The security premise is based on the idea that if the precinct and ballot style (think sub-precinct) were small enough that we might be able to figure out who voted for what. That doesn't hold true for Coos County as the smallest sub-set of voters is in the hundreds. That does not keep them from using it as an excuse.
Precinct and ballot style, sometimes referred to as card number, are just two small text fields on the ballot. Redacting those would not be a problem, if done correctly. All we wanted to do was read the ballot images, check the ovals, and do our own count of the election results.
If it turned out the same, then it was a huge waste of time. If it did not, then it would indicate other problems.
Instead of redacting the precinct and ballot style with image editing software, they decided to import it into Adobe Acrobat. This converted it into a PDF of the image, bloating the size from about 150k bytes per image to 1M per PDF. When using Acrobat to alter things it keeps a complete log of all the alterations. This further increases the size of the file.
Changing the images into PDFs is normally not an issue. You can't use image processing software like OCR (optical character recognition) to read the images, but you can extract the image from the PDF to do it. It adds a few more steps, but it is not insurmountable.
The problem is they redacted much more than just the precinct and ballot style. Whole chunks of ballot sides were covered up. Some of them had the areas for the ovals covered up or removed.

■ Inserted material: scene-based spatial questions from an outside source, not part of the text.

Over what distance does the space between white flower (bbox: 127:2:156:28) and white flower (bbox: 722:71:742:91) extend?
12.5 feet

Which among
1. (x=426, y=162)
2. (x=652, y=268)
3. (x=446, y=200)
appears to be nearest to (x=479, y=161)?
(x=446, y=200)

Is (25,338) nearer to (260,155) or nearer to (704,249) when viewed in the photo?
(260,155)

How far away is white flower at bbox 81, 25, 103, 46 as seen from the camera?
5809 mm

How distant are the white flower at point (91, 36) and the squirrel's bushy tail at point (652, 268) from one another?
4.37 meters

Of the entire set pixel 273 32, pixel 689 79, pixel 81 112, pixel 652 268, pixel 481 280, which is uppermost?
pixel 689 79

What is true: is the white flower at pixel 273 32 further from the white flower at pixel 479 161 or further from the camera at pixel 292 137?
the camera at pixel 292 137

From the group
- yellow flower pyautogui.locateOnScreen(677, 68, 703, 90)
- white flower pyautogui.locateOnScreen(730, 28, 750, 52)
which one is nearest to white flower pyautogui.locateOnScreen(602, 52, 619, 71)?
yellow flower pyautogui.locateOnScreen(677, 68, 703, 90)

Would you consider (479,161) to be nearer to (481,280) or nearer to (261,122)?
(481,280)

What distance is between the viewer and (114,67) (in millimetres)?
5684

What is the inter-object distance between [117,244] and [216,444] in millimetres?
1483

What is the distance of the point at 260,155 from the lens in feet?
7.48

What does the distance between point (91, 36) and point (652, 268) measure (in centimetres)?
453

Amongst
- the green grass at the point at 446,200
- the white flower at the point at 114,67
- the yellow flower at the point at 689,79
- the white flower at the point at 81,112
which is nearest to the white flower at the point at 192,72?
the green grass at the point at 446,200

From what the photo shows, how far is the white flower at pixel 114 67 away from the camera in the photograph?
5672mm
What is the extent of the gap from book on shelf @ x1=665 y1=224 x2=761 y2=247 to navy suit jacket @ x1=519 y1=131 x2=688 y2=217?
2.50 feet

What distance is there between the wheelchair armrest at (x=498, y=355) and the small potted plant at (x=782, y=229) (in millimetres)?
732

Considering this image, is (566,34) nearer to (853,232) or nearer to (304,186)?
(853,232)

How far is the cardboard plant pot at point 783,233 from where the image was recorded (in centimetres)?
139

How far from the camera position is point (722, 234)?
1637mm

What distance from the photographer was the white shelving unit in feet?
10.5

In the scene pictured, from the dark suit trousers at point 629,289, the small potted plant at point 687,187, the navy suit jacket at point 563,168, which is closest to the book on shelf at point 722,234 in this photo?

For example, take a look at the following image...

Notice anything odd?
Look at the boxes for President, US Senator, US Representative and Secretary of State. Notice how the ovals are gone. Not unfilled ovals like the other races. Gone. This is not an undervote, where someone does not pick any candidate, this is explicit data corruption.
This was not the only example. There were enough to significantly skew the results.
This meant that no matter what we did, we could NOT make a definitive conclusion.
About That Data
The data we received had adjudicated ballot information from the original election. Here is a screenshot of the first entry.

Notice the time stamp on when the card was resolved in the center column. It is from the original election time frame in 2020.
There was also an issue with the file names for the ballot images they sent. The names were just like the file names Clear Ballot would assign when reading from the scanner.
They explicitly said they would not be using Clear Ballot to scan the paper ballots. If they independently scanned the paper ballots they would have had completely different file names according to the manual from the Fujitsu ScandALL PRO software that comes with the scanners.
The whole ruse that the hard drive crash lost the data was false.
Cost to County
A PRR was filed with the County to ask what the suit cost. We asked them to break it down by in-house cost and external counsel cost. This was their response.
Your request seeks the legal costs incurred by Coos County to litigate case #22cv29383 in Coos County Circuit Court. The Office of Legal Counsel does not track its hours in representing the County on legal matters and therefore does not possess records that are responsive to this aspect of your request. As for the costs of representation by Carollo Law Firm, the costs of litigating case #22cv29383 totaled $20,639.10.
This does not estimate time spent by County Counsel, the District Attorney, the Clerk, the election officials and the person that did redactions. It would not be unreasonable to say that this time and money could have been put to better use.
Summation
We started this journey to see if we could verify the election results. As stipulated in previous articles, we did not immediately assume there was something wrong. We were curious.
If they were truly transparent this would have been an easy task. It was not.
Why would they spend tens of thousands of dollars, countless hours of County employee time, and years of calendar time, and still deny us access to basic election data?
This is NOT transparency!
The questions we asked have still not been answered.
We are still curious. You should be, too.